Re: [PATCH] rcu/nocb: Add an option to ON/OFF an offloading from RT context

From: Joel Fernandes
Date: Sun May 08 2022 - 02:36:10 EST


On Sat, May 7, 2022 at 6:32 PM Paul E. McKenney <paulmck@xxxxxxxxxx> wrote:
>
> On Sat, May 07, 2022 at 11:11:58AM +0200, Uladzislau Rezki wrote:
> > > On Fri, May 06, 2022 at 06:22:26PM +0200, Uladzislau Rezki wrote:
> > > > > On Thu, May 05, 2022 at 12:16:41PM +0200, Uladzislau Rezki (Sony) wrote:
> > > > > > Introduce a RCU_NOCB_CPU_CB_BOOST kernel option. So a user can
> > > > > > decide if an offloading has to be done in a high-prio context or
> > > > > > not. Please note an option depends on RCU_NOCB_CPU and RCU_BOOST
> > > > > > parameters and by default it is off.

▶ TASK DETAILS
In the mailing-list message above, which two parameters does the RCU_NOCB_CPU_CB_BOOST option depend on?

[Web page caption snippets]
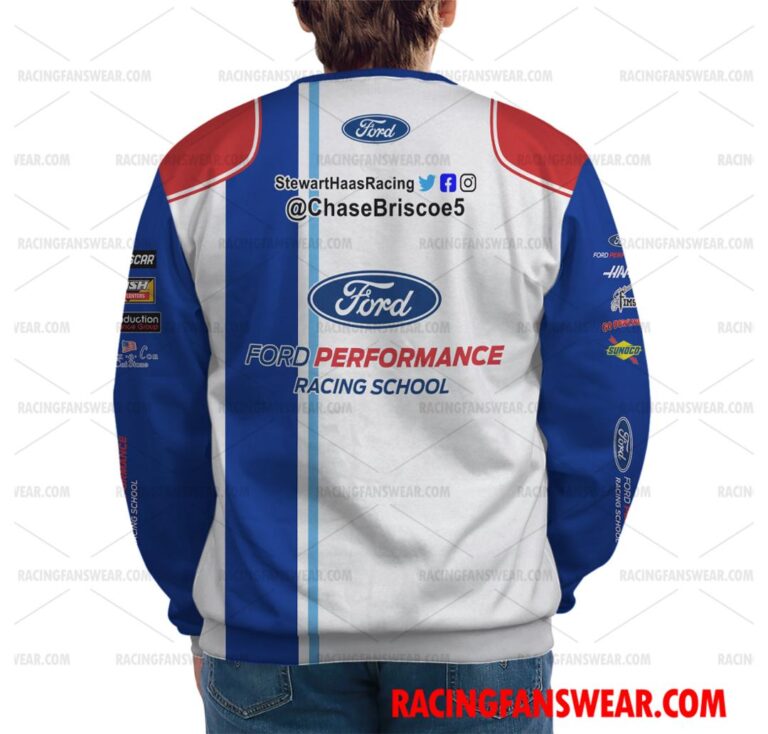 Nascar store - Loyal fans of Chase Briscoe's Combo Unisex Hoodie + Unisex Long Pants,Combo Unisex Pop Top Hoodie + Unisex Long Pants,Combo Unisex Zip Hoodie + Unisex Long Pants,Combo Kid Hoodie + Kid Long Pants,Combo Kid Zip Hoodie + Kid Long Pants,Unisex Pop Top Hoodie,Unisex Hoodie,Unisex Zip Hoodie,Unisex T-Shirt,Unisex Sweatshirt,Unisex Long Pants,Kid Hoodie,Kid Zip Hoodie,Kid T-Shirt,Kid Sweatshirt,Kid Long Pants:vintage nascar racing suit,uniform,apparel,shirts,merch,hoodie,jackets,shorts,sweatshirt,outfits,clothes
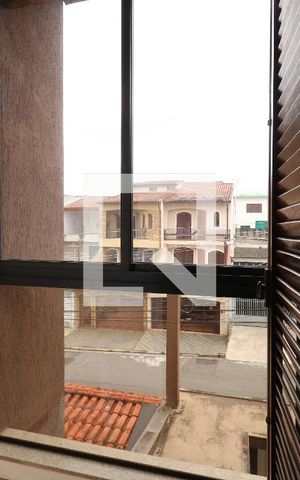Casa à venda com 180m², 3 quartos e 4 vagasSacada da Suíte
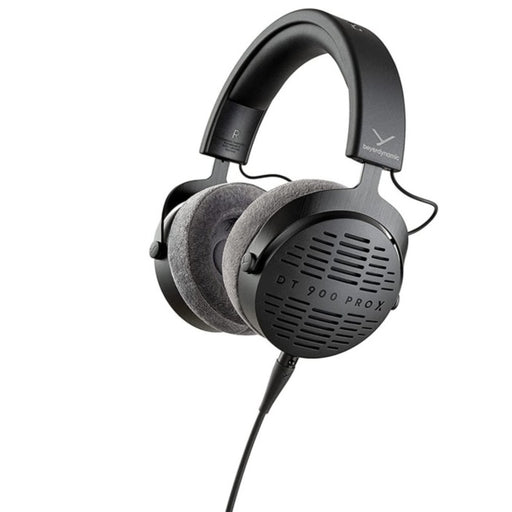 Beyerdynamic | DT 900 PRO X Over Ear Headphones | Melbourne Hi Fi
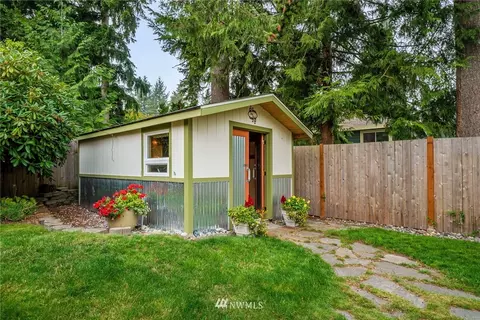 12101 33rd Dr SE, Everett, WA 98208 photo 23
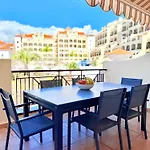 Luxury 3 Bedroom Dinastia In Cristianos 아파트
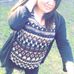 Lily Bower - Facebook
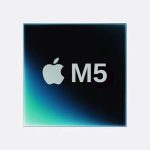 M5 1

▶ SOLUTION TO THIS TASK
RCU_NOCB_CPU and RCU_BOOST.